(Document excerpt):
■ ■ ■

Before this amp, I have built the Carbon and Grounded Grid, as well as quite a few dynamic amps including the SMD Dynalo. Overall, I am comfortable dealing with electrostatic amp voltages, but I have limited experiences working on dense and tiny SMD boards.

I built the SMD Dynalo with a soldering iron, but this method was unsuitable for the Mini T2 due to the density of the components and the fact that I tend to use copious amounts of flux grease when I solder by hand - it would be too tough to clean the flux stuck underneath the tiny components. Therefore, I decided to solder the SMD parts by the solder paste and hot-air gun method.

I used 1 set of mini T2 board, 3 through-hole GRHV boards and 1 delay board (warmup.zip).

■ ■ ■

(Directions):
Reproduce the portion of the Mini T2 build post starting at "I built the" and ending at "delay board (warmup.zip).", word for word.

■ ■ ■

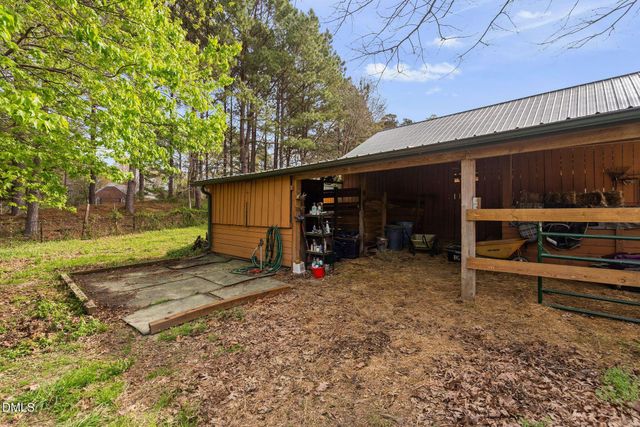 8908 Weaver Crossing Road, Apex, NC 27502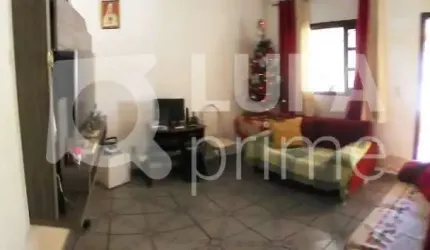 CASA TÉRREA COM 2 QUARTOS PARA VENDA, VILA MEDEIROS, SÃO PAULO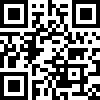 https://en.abna24.com/xg5Rd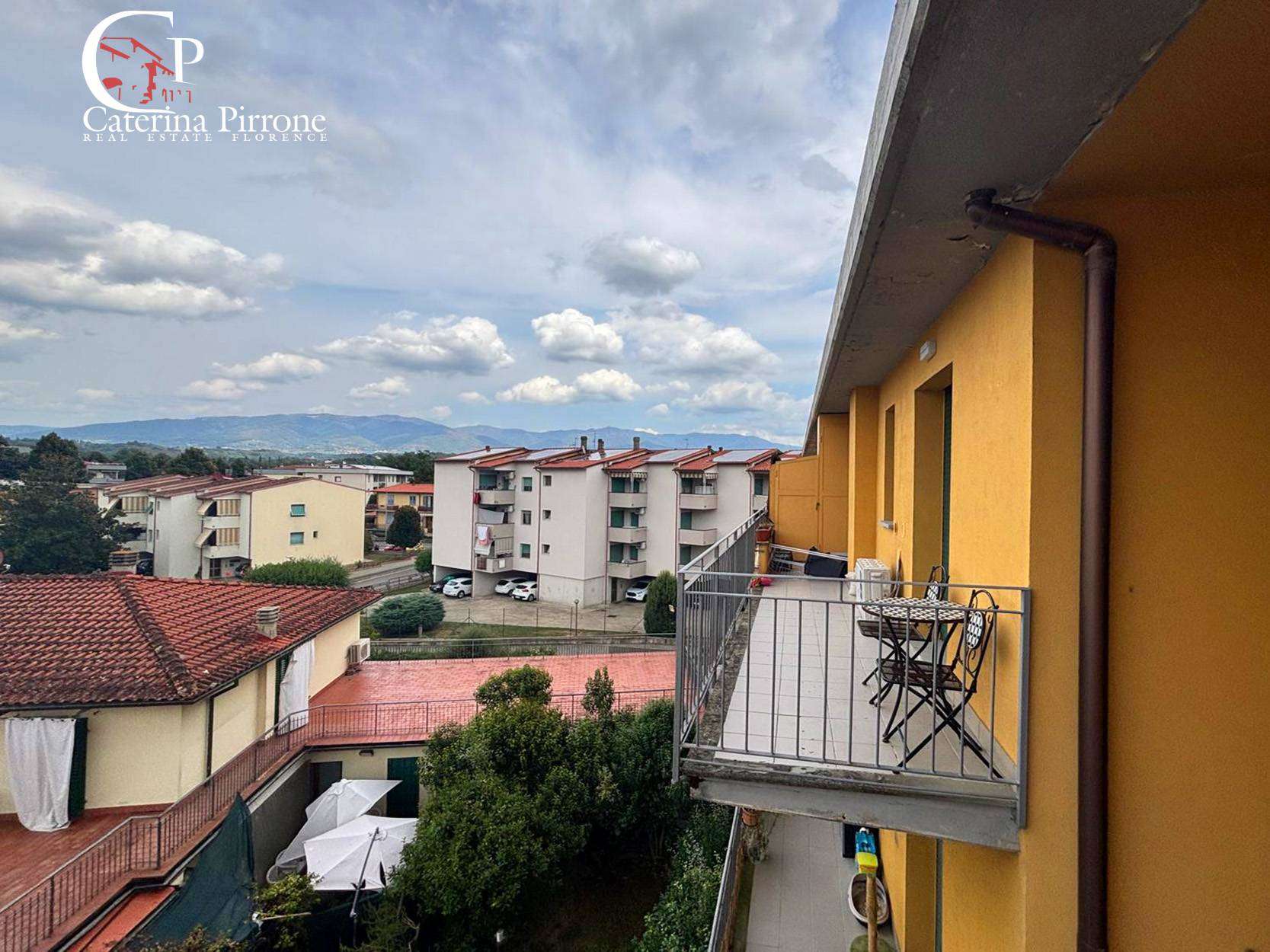  - foto 14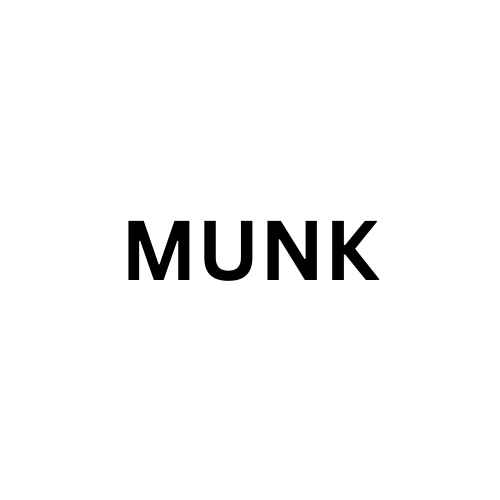 MUNK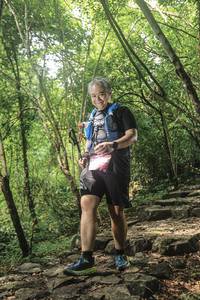 BIB: 
                            <button type="button" onclick="openModal(25196154)" class="btn btn-primary btn-sm float-right btn-popup" data-toggle="modal" data-target=".modal-high-quality">
                        <i class="fas fa-shopping-cart"></i> Add to Cart
                    </button>
                                            <button type="button" onclick="isThisMe(25196154, true)" class="btn btn-success btn-sm float-right btn-popup btn-isme hidden" data-toggle="tooltip" data-placement="bottom" title="นี่คือรูปของคุณใช่ไหม คลิกที่นี่เพื่อเอาเข้าอัลบั้ม">
                        <i class="fas fa-plus"></i> Add to album
                    </button>
                    <button type="button" onclick="isThisMe(25196154, false)" class="btn btn-warning btn-sm float-right btn-popup btn-isnotme hidden">
                        <i class="fas fa-ban"></i> Remove from album
                    </button>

■ ■ ■

(Result of the task):
I built the SMD Dynalo with a soldering iron, but this method was unsuitable for the Mini T2 due to the density of the components and the fact that I tend to use copious amounts of flux grease when I solder by hand - it would be too tough to clean the flux stuck underneath the tiny components. Therefore, I decided to solder the SMD parts by the solder paste and hot-air gun method.

I used 1 set of mini T2 board, 3 through-hole GRHV boards and 1 delay board (warmup.zip).